Afrofuturism and Pauline Hopkins
With the release of Ryan Coogler’s Black Panther (2018), Afrofuturism is in the news. Like Sutton Griggs’s Imperium in Imperio (1899), W.E.B. Du Bois’s “The Comet” (1920), and George Schuyler’s Black No More (1931), Pauline Hopkins’s Of One Blood (1902, 1903) is an early work of speculative fiction, published almost a century before Mark Dery in 1993 identified Afrofuturism as “[s]peculative fiction that treats African-American themes and addresses African-American concerns in the context of twentieth-century technoculture.” Hopkins’s nonfiction essays in the Colored American Magazine also engage with the alternate histories (and, relatedly, possible futures) with which Afrofuturism often concerns itself.
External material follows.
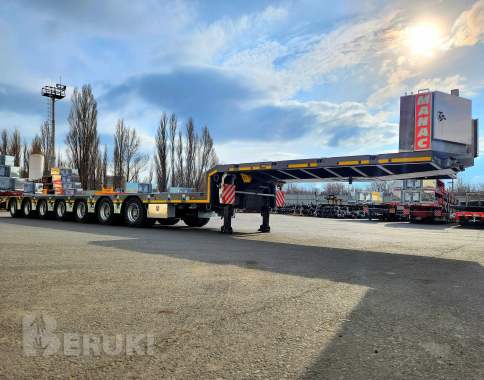 Полуприцеп трал (тяжеловоз) manac 7s0u4n, 2026 5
These histories are framed as more truthful than racially biased accounts in the mainstream history books and media in their acknowledgment of the significance of black civilization, innovation, and art in Africa and beyond.
For this panel, we welcome papers on Hopkins and her relationship to speculative fiction and/or Afrofuturism. We also welcome papers that examine the speculative fiction of her contemporaries like Du Bois and Griggs. Papers that make links between Hopkins’s work and later twentieth century and twenty-first century Afrofuturist texts are also encouraged. While we encourage papers on these themes, we also invite proposals on any topic related to Pauline Hopkins.
Shirley Moody-Turner, Associate Professor of Penn State University and author of Black Folklore and the Politics of Racial Representation, will act as respondent for this panel.